Ces dix dernières années, l'Allemagne a changé d'attitude vis-à-vis du vieillissement en adoptant des mesures pour ramener les personnes âgées sur le marché du travail.

« Premièrement, le gouvernement doit fixer des règles et mettre de côté les mauvaises idées, comme l'âge de la retraite à 67 ans […] Ensuite, il faut convaincre les départements des ressources humaines qu'ils doivent expérimenter de nouvelles approches et ont besoin d'un mélange de travailleurs jeunes et plus âgés. Il faut leur prouver qu'ils y gagneraient en productivité. […] Enfin, il convient de miser sur la formation continue, un domaine dans lequel de grands progrès restent à faire. Il faut montrer ce qu'il est possible de faire dans l'entreprise ou dans l'économie et les résultats que l'on peut obtenir grâce à un mélange équilibré d'employés », a expliqué Mme von der Leyen.

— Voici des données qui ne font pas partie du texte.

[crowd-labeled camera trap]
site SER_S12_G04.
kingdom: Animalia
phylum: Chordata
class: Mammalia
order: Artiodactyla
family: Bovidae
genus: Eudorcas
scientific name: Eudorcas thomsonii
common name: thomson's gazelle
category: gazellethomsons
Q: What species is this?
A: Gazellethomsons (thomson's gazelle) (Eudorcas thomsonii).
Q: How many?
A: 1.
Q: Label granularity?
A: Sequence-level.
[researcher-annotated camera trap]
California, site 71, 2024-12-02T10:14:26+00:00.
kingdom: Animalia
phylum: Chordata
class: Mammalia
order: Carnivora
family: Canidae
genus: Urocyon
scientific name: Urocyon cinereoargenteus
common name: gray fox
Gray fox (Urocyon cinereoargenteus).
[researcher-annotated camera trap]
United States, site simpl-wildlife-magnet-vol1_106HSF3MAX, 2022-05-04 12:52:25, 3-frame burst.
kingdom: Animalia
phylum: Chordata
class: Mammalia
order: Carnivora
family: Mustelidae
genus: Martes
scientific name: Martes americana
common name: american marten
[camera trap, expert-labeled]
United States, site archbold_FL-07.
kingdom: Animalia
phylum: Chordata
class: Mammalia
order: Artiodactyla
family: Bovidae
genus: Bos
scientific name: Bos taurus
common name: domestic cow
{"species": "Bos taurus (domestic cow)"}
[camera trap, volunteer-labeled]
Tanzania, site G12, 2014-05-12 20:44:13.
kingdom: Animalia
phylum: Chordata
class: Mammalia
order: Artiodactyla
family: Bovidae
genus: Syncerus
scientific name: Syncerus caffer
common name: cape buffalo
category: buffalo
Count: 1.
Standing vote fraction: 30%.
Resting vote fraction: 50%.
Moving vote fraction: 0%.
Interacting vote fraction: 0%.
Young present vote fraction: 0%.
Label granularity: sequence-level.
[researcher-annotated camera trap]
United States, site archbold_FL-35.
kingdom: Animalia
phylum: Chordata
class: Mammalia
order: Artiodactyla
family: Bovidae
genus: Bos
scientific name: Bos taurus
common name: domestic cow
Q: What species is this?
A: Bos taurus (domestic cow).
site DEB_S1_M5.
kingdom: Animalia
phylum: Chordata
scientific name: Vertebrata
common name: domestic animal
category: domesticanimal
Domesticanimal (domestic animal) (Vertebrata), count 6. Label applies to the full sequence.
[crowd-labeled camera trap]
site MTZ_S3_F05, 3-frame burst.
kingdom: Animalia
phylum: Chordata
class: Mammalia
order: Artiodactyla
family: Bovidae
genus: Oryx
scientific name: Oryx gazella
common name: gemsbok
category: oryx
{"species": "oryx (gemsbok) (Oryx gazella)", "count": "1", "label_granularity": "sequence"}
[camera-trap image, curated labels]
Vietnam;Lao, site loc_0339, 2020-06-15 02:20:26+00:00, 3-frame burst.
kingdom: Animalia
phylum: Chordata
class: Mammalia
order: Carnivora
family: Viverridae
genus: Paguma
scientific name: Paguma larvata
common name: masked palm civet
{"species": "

M. Littorin et Mme von der Leyen ont tous deux souligné que pour une meilleure productivité, un mélange équilibré de travailleurs de tous âges était nécessaire.

L'UE reconnaît le problème

Les chiffres d'Eurostat montrent que la part de la population de plus de 55 ans dans l'UE des Vingt-Sept est passée de 25 % en 1990 à 30 % en 2010. Ce chiffre devrait grimper à 40 % d'ici 2060.

Les défis démographiques qui devraient en découler ont encouragé l'UE à faire de 2012 l'Année européenne du vieillissement actif et de la solidarité intergénérationnelle.